Make Your AI Smarter with Metadata
In this guide, you'll learn how to enhance your RAG pipeline with metadata to create more precise, context-aware AI applications. By adding metadata to your documents, you can filter search results, improve relevance, and build smarter retrieval workflows.
Prerequisites
Before you begin, you'll need:
- A Vectorize account
- An API access token (how to create one)
- Your organization ID (see below)
Finding your Organization ID
Your organization ID is in the Vectorize platform URL:
https://platform.vectorize.io/organization/[YOUR-ORG-ID]
For example, if your URL is:
https://platform.vectorize.io/organization/ecf3fa1d-30d0-4df1-8af6-f4852bc851cb
Your organization ID is: ecf3fa1d-30d0-4df1-8af6-f4852bc851cb
API Client Setup
- Python
- Node.js
import vectorize_client as v
import os
# Get credentials from environment variables
organization_id = "your-org-id"
api_key = "your-api-key"
if not organization_id or not api_key:
raise ValueError("Please set VECTORIZE_ORGANIZATION_ID and VECTORIZE_API_KEY environment variables")
# Initialize the API client
configuration = v.Configuration(
host="https://api.vectorize.io",
api_key={"ApiKeyAuth": api_key}
)
api = v.ApiClient(configuration)
print(f"✅ API client initialized for organization: {"your-org-id"}")
const v = require('@vectorize-io/vectorize-client');
// Get credentials from environment variables
const organizationId = "your-env-value";
const "your-api-key" = "your-env-value";
if (!organizationId || !"your-api-key") {
throw new Error("Please set VECTORIZE_ORGANIZATION_ID and VECTORIZE_API_KEY environment variables");
}
// Initialize the API client
const configuration = new v.Configuration({
basePath: 'https://api.vectorize.io',
accessToken: "your-api-key"

## MATERIAL SHOWN:

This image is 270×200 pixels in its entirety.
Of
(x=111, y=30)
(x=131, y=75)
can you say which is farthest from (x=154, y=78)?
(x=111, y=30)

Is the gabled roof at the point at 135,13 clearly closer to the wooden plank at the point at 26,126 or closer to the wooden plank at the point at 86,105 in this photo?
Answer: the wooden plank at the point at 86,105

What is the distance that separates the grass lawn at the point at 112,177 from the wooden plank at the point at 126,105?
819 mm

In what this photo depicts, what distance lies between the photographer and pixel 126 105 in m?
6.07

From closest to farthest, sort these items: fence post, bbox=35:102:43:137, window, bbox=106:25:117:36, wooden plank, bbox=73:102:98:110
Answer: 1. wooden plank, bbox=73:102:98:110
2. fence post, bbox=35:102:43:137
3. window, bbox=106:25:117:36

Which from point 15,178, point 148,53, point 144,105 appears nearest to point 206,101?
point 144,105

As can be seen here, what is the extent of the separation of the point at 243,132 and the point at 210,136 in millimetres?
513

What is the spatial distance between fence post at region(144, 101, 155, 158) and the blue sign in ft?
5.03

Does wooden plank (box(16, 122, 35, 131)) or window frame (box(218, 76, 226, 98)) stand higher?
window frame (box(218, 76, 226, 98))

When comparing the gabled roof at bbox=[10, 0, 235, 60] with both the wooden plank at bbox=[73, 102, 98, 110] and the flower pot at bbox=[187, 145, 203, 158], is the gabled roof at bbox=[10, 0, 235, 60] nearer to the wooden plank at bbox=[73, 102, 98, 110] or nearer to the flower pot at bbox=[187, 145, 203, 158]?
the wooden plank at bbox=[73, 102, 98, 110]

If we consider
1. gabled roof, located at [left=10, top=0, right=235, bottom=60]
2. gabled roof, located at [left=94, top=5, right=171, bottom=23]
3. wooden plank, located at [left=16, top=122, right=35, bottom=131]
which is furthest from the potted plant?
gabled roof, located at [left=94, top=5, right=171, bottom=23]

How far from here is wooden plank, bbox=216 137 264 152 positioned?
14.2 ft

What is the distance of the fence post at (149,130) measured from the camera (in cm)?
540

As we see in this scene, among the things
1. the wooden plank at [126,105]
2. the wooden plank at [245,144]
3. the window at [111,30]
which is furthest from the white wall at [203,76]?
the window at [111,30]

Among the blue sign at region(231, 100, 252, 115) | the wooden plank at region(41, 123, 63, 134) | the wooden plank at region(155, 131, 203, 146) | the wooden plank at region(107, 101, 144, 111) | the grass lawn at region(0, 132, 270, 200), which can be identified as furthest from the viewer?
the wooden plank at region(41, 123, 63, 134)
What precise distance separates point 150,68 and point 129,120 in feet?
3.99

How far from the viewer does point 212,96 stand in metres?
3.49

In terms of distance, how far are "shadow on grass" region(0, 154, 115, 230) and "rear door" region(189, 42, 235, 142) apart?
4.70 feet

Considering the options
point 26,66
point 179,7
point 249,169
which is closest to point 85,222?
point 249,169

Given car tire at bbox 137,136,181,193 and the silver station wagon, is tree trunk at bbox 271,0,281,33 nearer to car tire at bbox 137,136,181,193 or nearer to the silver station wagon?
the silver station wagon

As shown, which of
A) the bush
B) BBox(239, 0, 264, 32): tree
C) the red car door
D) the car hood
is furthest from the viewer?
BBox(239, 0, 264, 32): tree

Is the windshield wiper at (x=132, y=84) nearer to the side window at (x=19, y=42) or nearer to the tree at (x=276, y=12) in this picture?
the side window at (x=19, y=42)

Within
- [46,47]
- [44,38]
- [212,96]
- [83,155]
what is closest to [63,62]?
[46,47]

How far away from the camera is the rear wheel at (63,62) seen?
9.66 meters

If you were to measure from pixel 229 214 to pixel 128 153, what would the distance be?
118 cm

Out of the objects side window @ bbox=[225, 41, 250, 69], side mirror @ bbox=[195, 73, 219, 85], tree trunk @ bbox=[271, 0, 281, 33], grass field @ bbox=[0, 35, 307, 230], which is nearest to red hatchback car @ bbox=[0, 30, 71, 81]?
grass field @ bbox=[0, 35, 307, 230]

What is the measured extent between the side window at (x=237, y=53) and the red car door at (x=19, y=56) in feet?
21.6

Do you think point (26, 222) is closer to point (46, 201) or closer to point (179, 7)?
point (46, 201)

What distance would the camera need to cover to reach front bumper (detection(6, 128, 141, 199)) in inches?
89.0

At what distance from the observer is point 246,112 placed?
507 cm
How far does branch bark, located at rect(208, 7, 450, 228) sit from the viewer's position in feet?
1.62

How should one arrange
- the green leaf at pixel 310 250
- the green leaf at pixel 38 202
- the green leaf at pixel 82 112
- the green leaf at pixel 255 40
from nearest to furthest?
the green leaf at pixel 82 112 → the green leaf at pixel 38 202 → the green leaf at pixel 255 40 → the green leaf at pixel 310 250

## WRITTEN TASK:
Reproduce the metadata guide word for word, taking everything from "# Initialize the" down to "api = v.ApiClient(configuration)". The data above was drawn from a separate source.

## WORKED SOLUTION:
# Initialize the API client
configuration = v.Configuration(
host="https://api.vectorize.io",
api_key={"ApiKeyAuth": api_key}
)
api = v.ApiClient(configuration)